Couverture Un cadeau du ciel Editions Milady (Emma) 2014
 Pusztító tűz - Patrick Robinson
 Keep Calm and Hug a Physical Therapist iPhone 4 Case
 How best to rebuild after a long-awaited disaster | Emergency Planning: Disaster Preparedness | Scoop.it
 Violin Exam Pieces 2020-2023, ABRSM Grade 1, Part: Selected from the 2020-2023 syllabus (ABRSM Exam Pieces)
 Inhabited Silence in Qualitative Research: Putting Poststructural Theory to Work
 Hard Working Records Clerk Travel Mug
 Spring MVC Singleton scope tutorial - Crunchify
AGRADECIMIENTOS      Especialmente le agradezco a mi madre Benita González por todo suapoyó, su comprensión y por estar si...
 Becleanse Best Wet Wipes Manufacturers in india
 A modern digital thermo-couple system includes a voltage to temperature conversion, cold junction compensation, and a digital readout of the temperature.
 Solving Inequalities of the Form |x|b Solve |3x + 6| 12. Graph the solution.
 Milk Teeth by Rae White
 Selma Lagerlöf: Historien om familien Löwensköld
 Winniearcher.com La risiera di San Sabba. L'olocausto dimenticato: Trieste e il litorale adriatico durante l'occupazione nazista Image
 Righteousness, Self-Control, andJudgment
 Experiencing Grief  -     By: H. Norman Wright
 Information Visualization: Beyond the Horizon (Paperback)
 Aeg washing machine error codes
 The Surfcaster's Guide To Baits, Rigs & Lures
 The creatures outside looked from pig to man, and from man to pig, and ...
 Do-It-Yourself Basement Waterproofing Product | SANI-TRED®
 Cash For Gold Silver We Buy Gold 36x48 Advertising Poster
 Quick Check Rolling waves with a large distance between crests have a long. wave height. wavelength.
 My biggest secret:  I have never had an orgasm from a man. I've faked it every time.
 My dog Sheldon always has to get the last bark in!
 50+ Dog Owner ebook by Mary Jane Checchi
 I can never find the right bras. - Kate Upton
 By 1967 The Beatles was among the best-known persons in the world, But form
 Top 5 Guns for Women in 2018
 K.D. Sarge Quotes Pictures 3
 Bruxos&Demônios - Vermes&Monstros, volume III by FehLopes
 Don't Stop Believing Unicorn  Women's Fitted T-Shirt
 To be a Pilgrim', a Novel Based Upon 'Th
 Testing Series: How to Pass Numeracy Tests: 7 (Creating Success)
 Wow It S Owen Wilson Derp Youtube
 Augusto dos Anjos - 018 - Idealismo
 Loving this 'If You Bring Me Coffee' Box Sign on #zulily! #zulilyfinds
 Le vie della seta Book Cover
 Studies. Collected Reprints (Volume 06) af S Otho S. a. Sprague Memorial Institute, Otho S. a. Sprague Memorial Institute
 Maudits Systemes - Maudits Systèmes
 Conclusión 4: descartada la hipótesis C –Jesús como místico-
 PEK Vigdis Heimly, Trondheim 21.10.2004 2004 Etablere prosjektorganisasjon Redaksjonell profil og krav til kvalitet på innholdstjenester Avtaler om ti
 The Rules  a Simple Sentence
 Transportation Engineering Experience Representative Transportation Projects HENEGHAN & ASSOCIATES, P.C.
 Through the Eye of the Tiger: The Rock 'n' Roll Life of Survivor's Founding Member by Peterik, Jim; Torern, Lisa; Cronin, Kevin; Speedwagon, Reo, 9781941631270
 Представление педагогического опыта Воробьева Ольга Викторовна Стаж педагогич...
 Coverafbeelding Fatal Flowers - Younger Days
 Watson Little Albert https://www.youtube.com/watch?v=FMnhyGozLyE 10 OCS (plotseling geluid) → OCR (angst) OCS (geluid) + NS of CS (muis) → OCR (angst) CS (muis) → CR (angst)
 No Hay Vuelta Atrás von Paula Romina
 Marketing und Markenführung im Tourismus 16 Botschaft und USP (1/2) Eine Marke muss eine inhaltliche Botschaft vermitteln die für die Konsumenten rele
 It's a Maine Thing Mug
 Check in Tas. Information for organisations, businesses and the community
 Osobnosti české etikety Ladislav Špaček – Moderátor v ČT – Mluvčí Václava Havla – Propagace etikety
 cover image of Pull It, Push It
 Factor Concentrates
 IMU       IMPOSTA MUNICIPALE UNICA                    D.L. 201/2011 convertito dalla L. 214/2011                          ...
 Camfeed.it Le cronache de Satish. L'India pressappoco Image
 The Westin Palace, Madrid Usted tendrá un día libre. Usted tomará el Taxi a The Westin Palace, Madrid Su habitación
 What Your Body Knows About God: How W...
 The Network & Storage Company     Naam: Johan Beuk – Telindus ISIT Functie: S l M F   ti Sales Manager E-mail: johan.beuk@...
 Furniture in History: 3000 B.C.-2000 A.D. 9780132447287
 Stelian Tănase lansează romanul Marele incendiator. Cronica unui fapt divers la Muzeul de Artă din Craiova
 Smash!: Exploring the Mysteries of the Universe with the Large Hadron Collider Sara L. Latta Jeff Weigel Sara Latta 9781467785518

- - -

→ The task
Check each line of the entries for the string "never". Copy the lines that have it.

→ Reply to the exercise
 My biggest secret:  I have never had an orgasm from a man. I've faked it every time.
 I can never find the right bras. - Kate Upton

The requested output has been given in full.